Brownish yellow, with transverse black bars, (summer); or pure white, (winter); shafts of the quills, and lateral tail-feathers, always black.
T. rupestris, Sab. Supp. Parry s First Voy. p. cxcv. Richards. App. Parry s Second Voy. p. 348. Faun. Bor. Amer. pt. 2. p. 354. pi. 64. T. Lagopus, Temm. Man. d'Orn. torn. 11. p. 468. Rock Ptarmigan, Shaw, Gen. Zool. vol. xi. p. 290.
Entire length fourteen inches: length of the bill (from the forehead) seven lines, (from the gape) one inch; of the tarsus one inch four lines and a half; of the tail four inches; of the wing seven inches. Faun. Bor. Am.
Smaller than the last species, with the bill longer and narrower. Winter plumage exactly similar. Summer plumage characterized by its brownish yellow colour, with rather broad blackish brown bars, exhibiting none of the cinereous tint which predominates in the Common Ptarmigan: on the upper parts the black markings prevail over the yellow; on the under the yellow ground is most conspicuous: primary and secondary quills, with some of the coverts, white; the shafts of the quills black: tail with the two middle feathers barred like the back; the rest black, faintly tipped with white. The male is at all seasons distinguished from the female by a black band across the eye, as in the last species: in its summer plumage, it is furthermore characterized by having the middle of the belly white. (Egg). Bufiy white, nearly covered with spots of two shades of dark red brown: long. diam. one inch nine lines; trans, diam. one inch two lines.
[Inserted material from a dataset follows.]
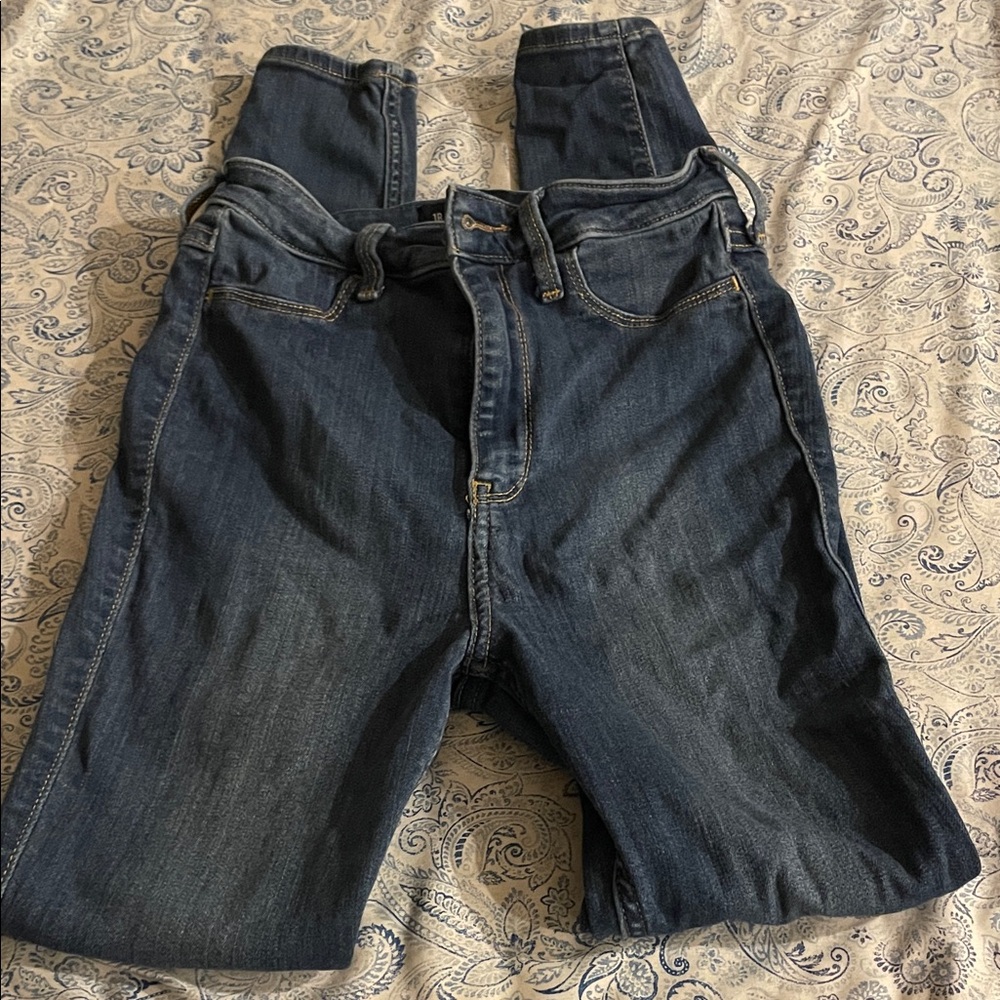 Hollister Women's Dark Blue Relaxed Jeans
This species, originally described by Pennant, (Arct. Zool. vol. 11. p. 364. no. 184). occurs in North America, and very plentifully in some parts of the Continent, but has been confounded by Temminck and others with the Common Ptarmigan. In Great Britain, it has hitherto only occurred once. This specimen was killed in Perthshire in Scotland, and is now in the collection of Lord Derby. Is said to frequent dry rocky grounds, and to feed on the tops of small birch. Hatches in June.